Eric Dreiband, assistant attorney general for the DOJ Civil Rights Division, said in a statement last week that the ordinance violates Nelson’s First Amendment rights.

“The First Amendment forbids the government from forcing someone to speak in a manner that violates individual conscience,” stated Dreiband.

“The U.S. Department of Justice will continue to protect the right of all persons to exercise their constitutional right to speech and expression.”

Last November, Nelson filed a lawsuit, being represented by the Alliance Defending Freedom, a conservative law firm that specializes in religious liberty cases.

The suit was a “pre-enforcement challenge,” as Nelson has not yet been charged with violating the ordinance or punished by the government for refusing to photograph a same-sex wedding.

“Artists shouldn’t be censored, fined, or forced out of business simply for disagreeing with the government’s preferred views,” said ADF Senior Counsel Kate Anderson in a statement last year.

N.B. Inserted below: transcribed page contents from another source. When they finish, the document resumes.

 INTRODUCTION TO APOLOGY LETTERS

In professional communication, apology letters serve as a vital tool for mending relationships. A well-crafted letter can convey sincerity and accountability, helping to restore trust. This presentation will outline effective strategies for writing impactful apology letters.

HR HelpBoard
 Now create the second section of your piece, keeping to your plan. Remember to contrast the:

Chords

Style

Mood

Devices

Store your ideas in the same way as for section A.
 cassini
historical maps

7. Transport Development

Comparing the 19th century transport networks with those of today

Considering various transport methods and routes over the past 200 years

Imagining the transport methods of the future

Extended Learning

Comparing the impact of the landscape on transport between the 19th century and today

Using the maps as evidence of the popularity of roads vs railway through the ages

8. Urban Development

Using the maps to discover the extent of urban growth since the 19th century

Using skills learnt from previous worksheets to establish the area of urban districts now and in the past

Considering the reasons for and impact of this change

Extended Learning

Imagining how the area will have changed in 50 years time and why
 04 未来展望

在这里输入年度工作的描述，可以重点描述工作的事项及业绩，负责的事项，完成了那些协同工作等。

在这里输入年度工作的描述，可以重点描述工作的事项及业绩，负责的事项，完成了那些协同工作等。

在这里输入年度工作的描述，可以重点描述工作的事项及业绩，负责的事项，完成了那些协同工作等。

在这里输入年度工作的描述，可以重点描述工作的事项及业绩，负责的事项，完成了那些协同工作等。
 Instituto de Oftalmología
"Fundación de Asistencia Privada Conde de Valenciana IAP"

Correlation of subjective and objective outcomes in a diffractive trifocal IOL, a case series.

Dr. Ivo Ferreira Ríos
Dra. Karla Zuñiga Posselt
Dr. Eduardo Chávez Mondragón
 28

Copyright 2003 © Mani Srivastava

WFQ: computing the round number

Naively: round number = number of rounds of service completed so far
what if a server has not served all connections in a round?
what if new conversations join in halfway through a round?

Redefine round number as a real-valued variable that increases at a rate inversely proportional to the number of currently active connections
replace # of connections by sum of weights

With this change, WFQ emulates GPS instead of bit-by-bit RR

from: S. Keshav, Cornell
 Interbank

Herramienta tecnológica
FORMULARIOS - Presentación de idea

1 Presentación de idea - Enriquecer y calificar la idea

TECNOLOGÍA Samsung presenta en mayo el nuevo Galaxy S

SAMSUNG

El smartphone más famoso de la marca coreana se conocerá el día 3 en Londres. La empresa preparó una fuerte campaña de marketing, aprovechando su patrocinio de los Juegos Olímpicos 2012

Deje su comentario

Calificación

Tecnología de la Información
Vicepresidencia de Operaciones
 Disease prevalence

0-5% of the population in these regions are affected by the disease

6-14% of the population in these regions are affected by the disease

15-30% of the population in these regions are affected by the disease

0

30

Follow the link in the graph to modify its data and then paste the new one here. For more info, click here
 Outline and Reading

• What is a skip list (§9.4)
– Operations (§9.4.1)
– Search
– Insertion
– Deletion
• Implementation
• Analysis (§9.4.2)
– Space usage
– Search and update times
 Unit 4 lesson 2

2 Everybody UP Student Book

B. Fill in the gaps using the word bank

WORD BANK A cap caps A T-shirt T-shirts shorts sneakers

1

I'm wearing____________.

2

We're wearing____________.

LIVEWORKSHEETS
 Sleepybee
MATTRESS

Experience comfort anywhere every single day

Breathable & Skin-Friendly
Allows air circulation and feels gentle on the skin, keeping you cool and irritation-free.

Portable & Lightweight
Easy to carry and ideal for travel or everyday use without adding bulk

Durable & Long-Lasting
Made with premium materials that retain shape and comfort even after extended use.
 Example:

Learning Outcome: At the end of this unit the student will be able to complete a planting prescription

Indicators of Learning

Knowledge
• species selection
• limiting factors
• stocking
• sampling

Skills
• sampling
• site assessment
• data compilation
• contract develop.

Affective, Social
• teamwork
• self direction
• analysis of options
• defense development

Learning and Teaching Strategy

“On countless other topics, photographers and other artists can freely choose the stories they tell. Chelsey simply asks for the same freedom.”

Chris Hartman of the Fairness Campaign, a Kentucky-based LGBT advocacy group, told WDRB in an interview last November that he considered the lawsuit “a fishing expedition” and “tantamount to a frivolous lawsuit.”

“They are throwing spaghetti at the wall, the Alliance Defending Freedom, to do whatever they can to try to attack LGBTQ rights anywhere they can in the nation,” said Hartman at the time.

Last August, a three-judge panel of the U.S. Court of Appeals for the Eighth Circuit sided with a Christian couple in Minnesota who did not want to film gay weddings due to religious objections.

The panel concluded that the Minnesota Human Rights Act violated the First Amendment rights of Carl and Angel Larsen of Telescope Media Group.

Circuit Judge David Stras, author of the court opinion, wrote that “antidiscrimination laws, as critically important as they are, must yield to the Constitution.”

“Indeed, if Minnesota were correct, there is no reason it would have to stop with the Larsens. In theory, it could use the MHRA to require a Muslim tattoo artist to inscribe ‘My religion is the only true religion’ on the body of a Christian if he or she would do the same for a fellow Muslim, or it could demand that an atheist musician perform at an evangelical church service,” wrote Judge Stras last year.